Posteado por: Pedro | 23/08/2010

Un secreto en el Miño

Yacimiento paleolítico inferior de O Cabrón
Eso de que la vida nace donde hay agua está cada vez más claro y cristalino para los arqueólogos gallegos. Quienes se dedican a recomponer el puzzle gigantesco que es nuestra historia como especie que vive en sociedad y que se relaciona con su entorno saben, desde la irrupción de la arqueología moderna, de la importancia de la cuenca del río Miño, sobre todo en su curso bajo, desde tierras orensanas hasta su desembocadura en A Guarda, como uno de los lugares predilectos para los primeros pobladores de este pedazo de tierra.

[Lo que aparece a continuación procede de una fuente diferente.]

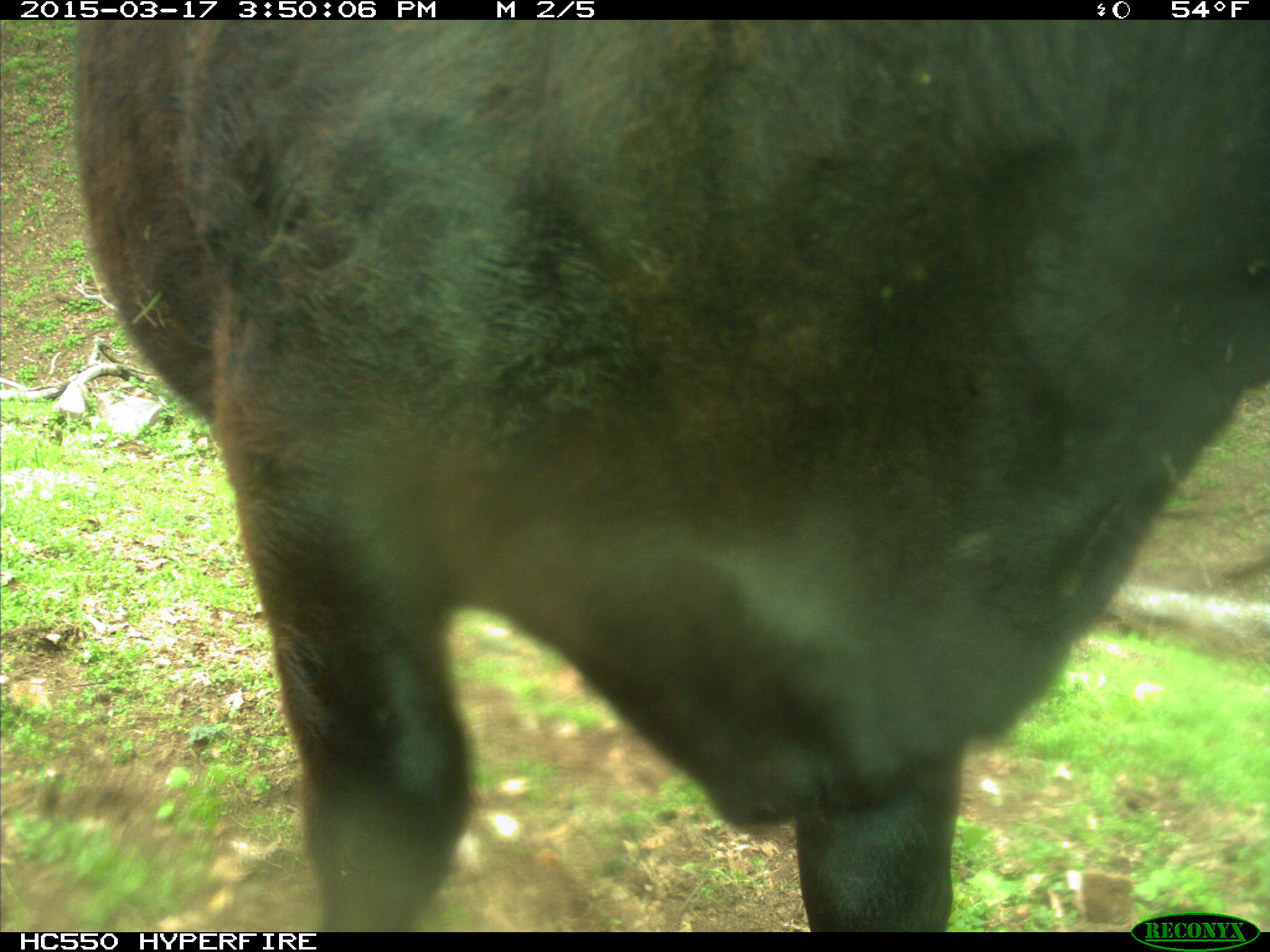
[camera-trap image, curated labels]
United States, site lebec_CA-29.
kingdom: Animalia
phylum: Chordata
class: Mammalia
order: Artiodactyla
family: Bovidae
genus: Bos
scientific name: Bos taurus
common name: domestic cow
Bos taurus (domestic cow).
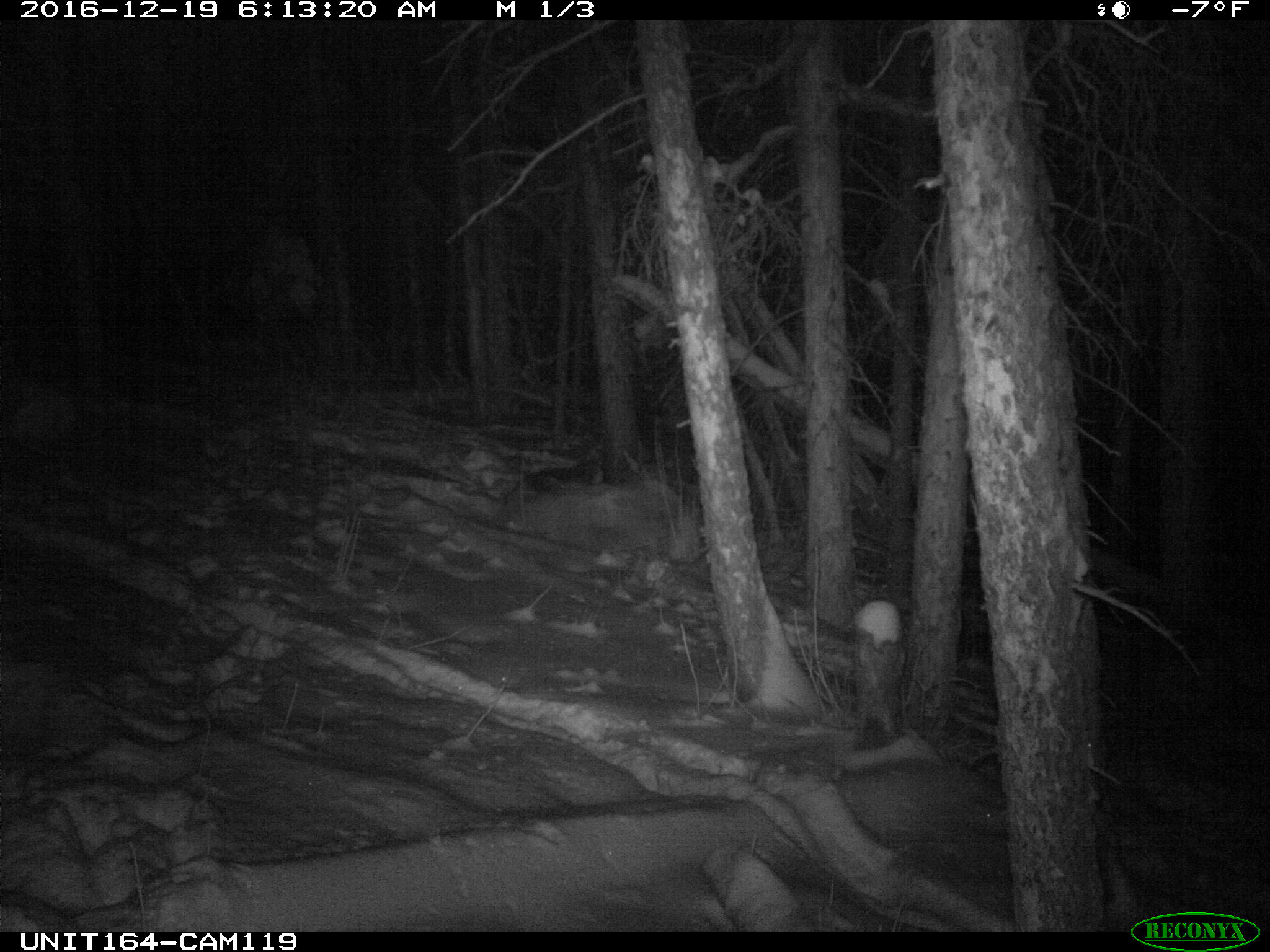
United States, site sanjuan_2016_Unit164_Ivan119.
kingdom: Animalia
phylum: Chordata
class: Mammalia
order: Artiodactyla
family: Cervidae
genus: Cervus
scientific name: Cervus elaphus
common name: red deer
Cervus elaphus (red deer).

Desde los años 60, diversas campañas se lanzaron a descubrir los orígenes certeros de unos asentamientos intuidos, localizados y después conocidos. Se produjeron hallazgos que parecían deslumbrantes y que, sin embargo, vistos a la luz de los paradigmas científicos se quedaban en un puñado de imágenes borrosas. O faltaban los medios para la certificación o fallaba el estado de conservación de los yacimientos, en su mayoría, arrasados por la erosión o modificados e incluso esquilmados por la mano del hombre.

Un grupo de arqueólogos pertenecientes al Instituto de Estudos Miñoranos (IEM) parece haber encontrado un buen cristal de aumento para observar nuestra prehistoria más lejana. La lupa estaba escondida a varios metros bajo tierra, arrullada por las corrientes miñotas que en esta zona, entre Galicia y Portugal, alientan albariños suaves como sus acentos.

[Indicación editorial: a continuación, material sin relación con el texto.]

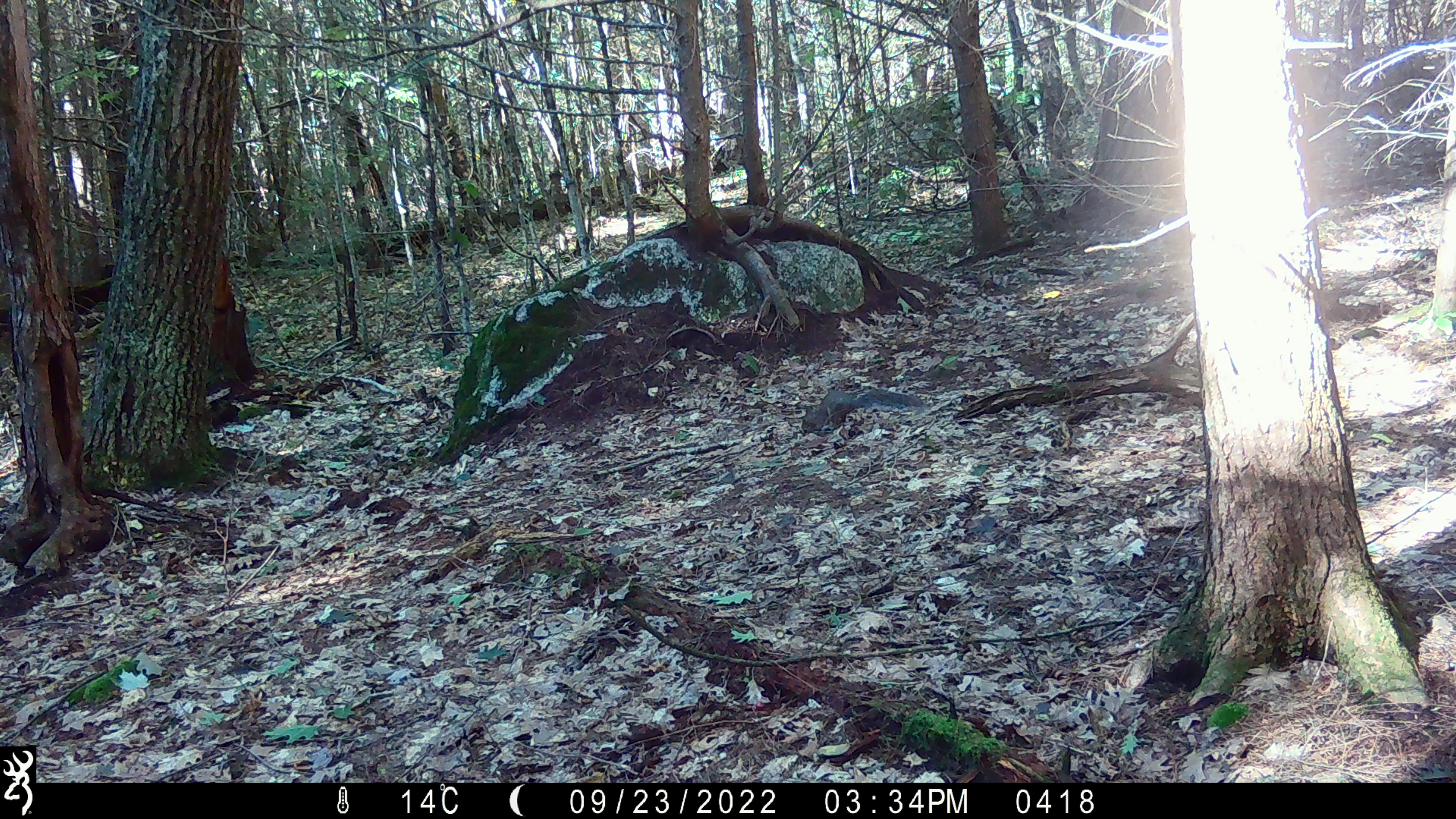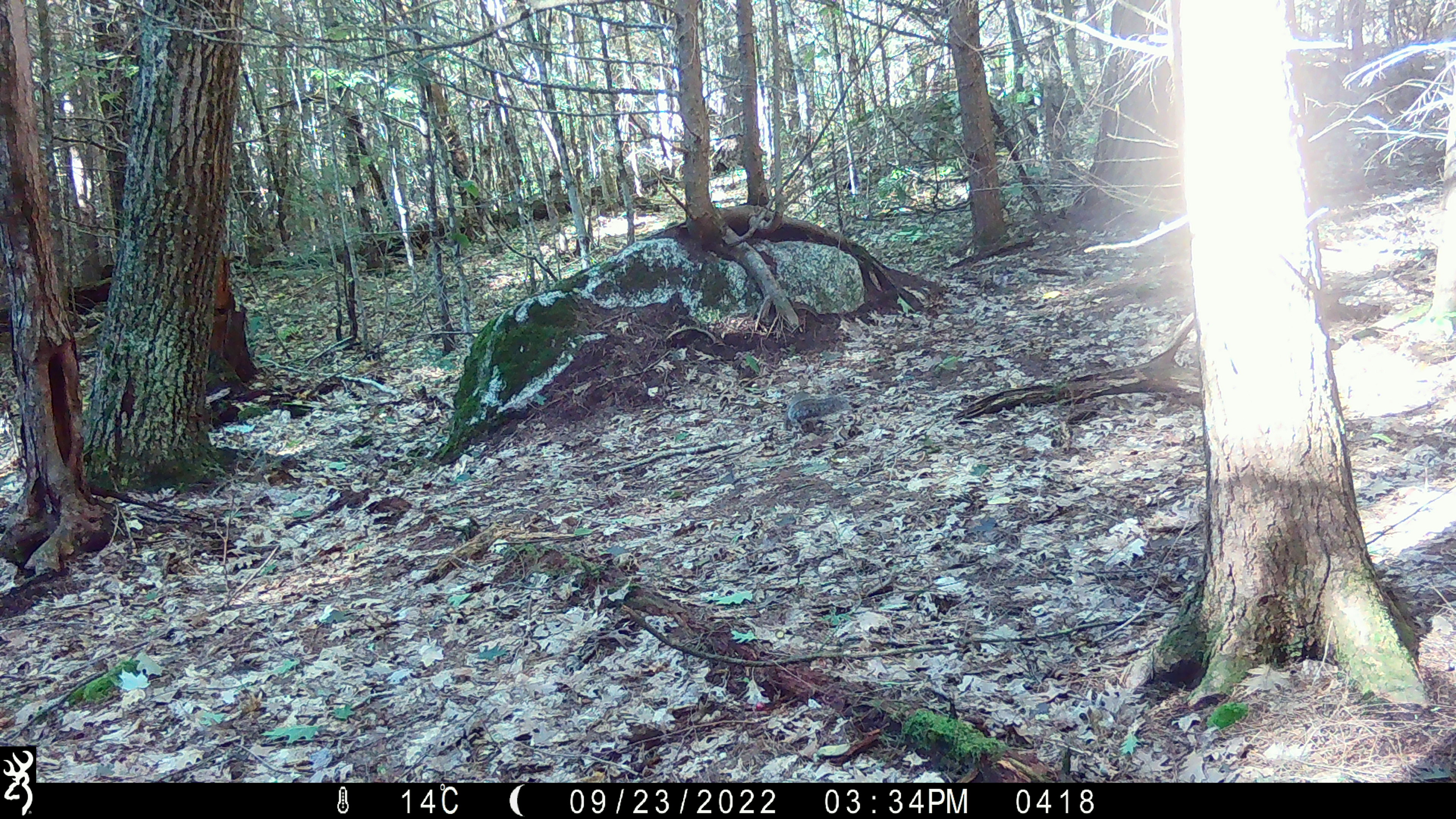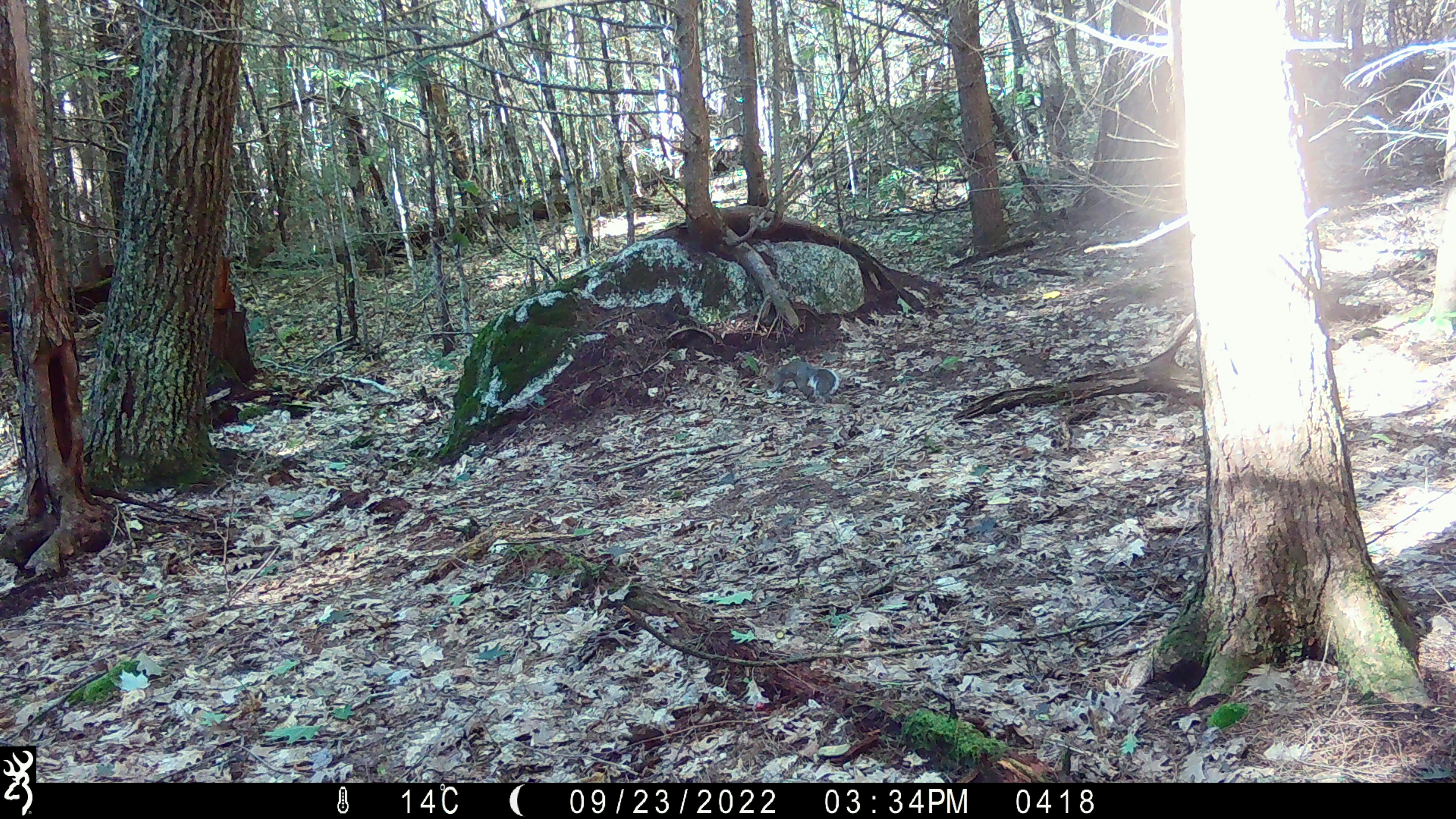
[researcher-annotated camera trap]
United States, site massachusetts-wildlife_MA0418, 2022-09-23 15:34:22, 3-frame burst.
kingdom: Animalia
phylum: Chordata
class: Mammalia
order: Rodentia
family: Sciuridae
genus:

Removiendo tierras en una plantación de viñedos, precisamente, el propietario de unos terrenos elevados a unos cuarenta metros de altura sobre el nivel del río Miño, en el lugar conocido como O Cabrón, ubicado en el municipio de Arbo, encontró algo que le llamó la atención. A simple vista podría parecer otro montón de piedras más, de los muchos que aparecen en las tareas agrícolas. Pero había algo diferente en ellas, ciertas formas, cierta colocación. Con buen criterio, avisó a los arqueólogos.

El experto en materiales arqueológicos Manuel Ledo fue el primer investigador que tuvo contacto directo con el hallazgo. Enseguida se percató de la magnitud de lo que tenía entre manos y trasladó sus impresiones al IEM, agrupación con la que colabora habitualmente. Con el permiso pertinente de la Dirección Xeral de Patrimonio de la Consellería de Cultura, el grupo de estudios emprendió la excavación del yacimiento bajo la coordinación del arqueólogo Xosé Lois Vilar, subdirector del IEM. “Desde el inicio nos dimos cuenta de que había un gran potencial y fue emocionante descubrir que, en el entorno mismo de la viña, los materiales líticos aparecían en posición original y en un excelente estado de preservación”, explica el director de los trabajos de campo, Eduardo Méndez.

Abrieron la tierra por dos sitios y las entrañas empezaron a hablar a borbotones. Salieron piezas y más piezas, como palabras calladas durante océanos de tiempo. En tan sólo tres metros cuadrados contaron ciento diecinueve. Entre las apariciones, proliferaron hachas de mano bifaces, con forma de almendra, y machetes. “Sólo con eso podemos afirmar que son útiles de una industria achelense que, en el peor de los casos, tiene 250.000 años de antigüedad, pero quizá, cuando logremos una datación más precisa, la cifra llegue a ser muy superior”.

El descubrimiento de este instrumental del Paleolítico Inferior en su estado original proporciona una información que Méndez califica como “inédita” en Galicia y que puede pulverizar algunos mitos. El yacimiento de O Cabrón, si se confirma su datación, serviría para recuperar para la investigación una parcela del conocimiento, este arco temporal remoto, de la que los estudiosos gallegos habían desistido, en cierto modo.

“Cuando se excavó el yacimiento de As Gándaras de Budiño, en 1963, se hizo una datación errónea de 26.000 años de antigüedad. Ese dato, en el contexto del Paleolítico, llevó a la comunidad científica a interpretar el hallazgo como muestra del atraso secular de Galicia, porque mientras en otras partes de Europa el hombre prehistórico ya estaba pintando murales, aquí parecía que aún se estaba aprendiendo a tallar la piedra. Esa conclusión desanimó a muchos colegas, que prefirieron centrarse en el estudio de épocas más claras”, relata Méndez.

Queda por delante mucho trabajo de análisis en colaboración con la Universidade de Vigo y el Centro Nacional de Investigación sobre Evolución Humana de Burgos para averiguar para qué se empleaban estas herramientas cuyo destino último será el Museo de Pontevedra.